OpenSubdiv is a set of open source libraries that implement high performance subdivision surface (subdiv) evaluation on massively parallel CPU and GPU architectures. This codepath is optimized for drawing deforming subdivs with static topology at interactive framerates. The resulting limit surface matches Pixar’s Renderman to numerical precision. The OpenSubdiv libraries are supported in Windows, Linux, limited OSX.

DreamWorks’ previously proprietary format, now offered as open source OpenVDB; which is a Volumetric Sparse Data Format which allows for a dramatic increase in the scale of achievable volumetric effects. OpenVDB is a suite of tools that work with a hierarchical data structure geared towards the goal of manipulating sparse volumetric data efficiently.

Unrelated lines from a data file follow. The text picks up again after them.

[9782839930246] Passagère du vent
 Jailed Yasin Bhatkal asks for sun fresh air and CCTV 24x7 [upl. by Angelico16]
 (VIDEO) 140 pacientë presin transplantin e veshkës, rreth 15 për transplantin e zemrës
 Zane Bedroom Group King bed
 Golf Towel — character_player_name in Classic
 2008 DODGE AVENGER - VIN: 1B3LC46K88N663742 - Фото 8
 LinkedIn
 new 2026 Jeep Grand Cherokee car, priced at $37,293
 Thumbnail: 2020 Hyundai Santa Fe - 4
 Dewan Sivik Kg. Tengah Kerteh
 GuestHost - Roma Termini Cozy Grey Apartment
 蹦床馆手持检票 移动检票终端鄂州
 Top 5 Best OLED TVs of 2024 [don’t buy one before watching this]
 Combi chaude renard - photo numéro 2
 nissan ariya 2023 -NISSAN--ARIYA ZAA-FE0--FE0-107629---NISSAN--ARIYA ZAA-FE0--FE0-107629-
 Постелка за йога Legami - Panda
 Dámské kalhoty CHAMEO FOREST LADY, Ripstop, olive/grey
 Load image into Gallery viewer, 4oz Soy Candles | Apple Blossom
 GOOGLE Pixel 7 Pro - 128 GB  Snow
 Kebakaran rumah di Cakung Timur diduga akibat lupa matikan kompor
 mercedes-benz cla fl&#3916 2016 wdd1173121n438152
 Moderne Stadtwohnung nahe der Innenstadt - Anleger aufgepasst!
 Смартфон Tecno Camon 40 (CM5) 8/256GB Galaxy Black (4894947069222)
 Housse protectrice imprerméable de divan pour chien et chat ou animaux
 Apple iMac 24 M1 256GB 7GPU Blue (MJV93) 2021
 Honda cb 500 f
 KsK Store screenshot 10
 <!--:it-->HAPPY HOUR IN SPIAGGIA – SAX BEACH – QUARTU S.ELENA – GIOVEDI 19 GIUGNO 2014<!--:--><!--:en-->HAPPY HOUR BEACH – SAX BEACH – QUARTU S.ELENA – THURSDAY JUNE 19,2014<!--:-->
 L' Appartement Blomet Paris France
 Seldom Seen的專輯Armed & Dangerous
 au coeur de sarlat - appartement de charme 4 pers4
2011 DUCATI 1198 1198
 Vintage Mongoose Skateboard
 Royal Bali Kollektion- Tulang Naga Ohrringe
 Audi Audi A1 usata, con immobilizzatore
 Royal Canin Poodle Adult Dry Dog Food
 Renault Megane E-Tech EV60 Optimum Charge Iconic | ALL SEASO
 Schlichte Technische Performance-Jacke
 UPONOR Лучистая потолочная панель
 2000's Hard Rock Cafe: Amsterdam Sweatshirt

“…Our OpenVDB technology in particular has been the focus of intense industry interest,” said Dr. Lincoln Wallen, Head of Animation Technology at DreamWorks Animation. “We have benefitted from using Open Source, and we are pleased to contribute back into the Open Source community in sharing OpenVDB…”

Developed by Dr. Ken Museth at DreamWorks Animation, OpenVDB stores a compact form of sparse three-dimensional voxel grids, and some of the benefits of OpenVDB are a practically infinite index space, fast sequential and random data access for large scenes while still maintaining a compact footprint both on disk and in memory. The OpenVDB initial release will also contain a collection of tools which can handle constructive solid geometry, compositing, voxelization / sampling, and filtering from other representations.